While the fringe right and the gay press focus on whether Solicitor General Elena Kagan is a lesbian--the White House says she isn't--a potentially damaging, and far more mainstream, concern has been raised: Kagan having barred military recruitment at Harvard during her six-year tenure as the dean of the university's law school.

Colleges and universities around the country have come into conflict with the military over this point because the military's anti-gay policy requiring GLBT troops to keep quiet about their sexuality or face discharge violates the anti-discrimination policies many institutions of higher learning have put in place. Allowing military recruiters onto their campuses amounts to giving an anti-gay employer a free pass, even though that means setting aside anti-discrimination policies. If one anti-gay employer--the United States military--can be granted a pass, then what about an anti-gay employer from the private sector?

However, public perception about Kagan is unlikely to be that nuanced. Already, Kagan is being slammed in the press as "anti-military." Republican Sen. Jeff Sessions, asked about Kagan on CNN, sought to depict her as a Harvard administrator who implemented a policy to exclude military recruiters even as American servicemembers were dying by the thousand to "protect Harvard's right to exist."

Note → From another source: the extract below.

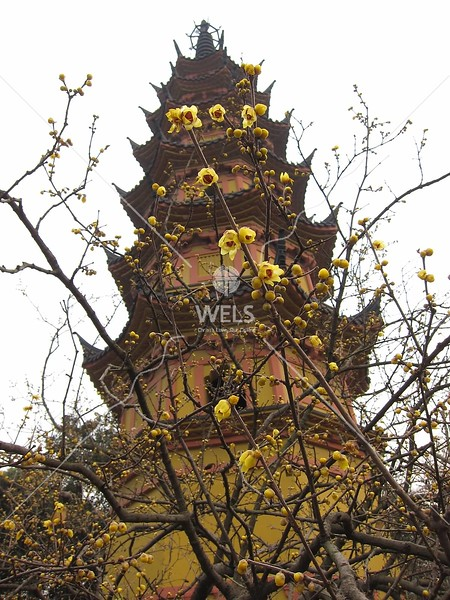 Pagoda with blossoms,  in SuZhou, JiangSu Province, China by kstellick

"What happened was, a number of law schools, Harvard being, I think, a leader, when she was there, would not allow the military recruiters to come on to the law school to recruit JAG officers for the military because she didn't agree with the 'Don't Ask, Don't Tell' policy," said Sessions. "We had a thousand soldiers killed defending free speech and the right of Harvard to exist... during that period of time, so I think that that is something that would be asked [of Kagan during confirmation hearings]."

Sessions added that Kagan "felt that ['Don't Ask, Don't Tell'] was discriminatory, but it was the established policy of the United States... and she could work to change that, but I don't think it was acceptable... for her to say, 'You can't even come on our campus because I disagree with your policy.' "

Supporters of Kagan's nomination to the Supreme Court, which followed the announcement that John Paul Stevens would be stepping down, point out that Kagan remained within the law at every point, allowing military recruiters on campus when a federal law came into effect that would have denied funds from the U.S. Government to colleges and universities, and withdrawing that privilege from military recruiters when a federal court struck the law down. When the U.S. Supreme Court--the same bench to which Kagan has now been nominated--reinstated the law, Kagan allowed recruiters on the Harvard campus once more.

A May 11 Associated Press story that reported on Kagan's "precise" adherence to the law also carried a quote from Clinton-era Solicitor General Walter Dellinger, who said, "Elena Kagan does not have a single antimilitary bone in her body."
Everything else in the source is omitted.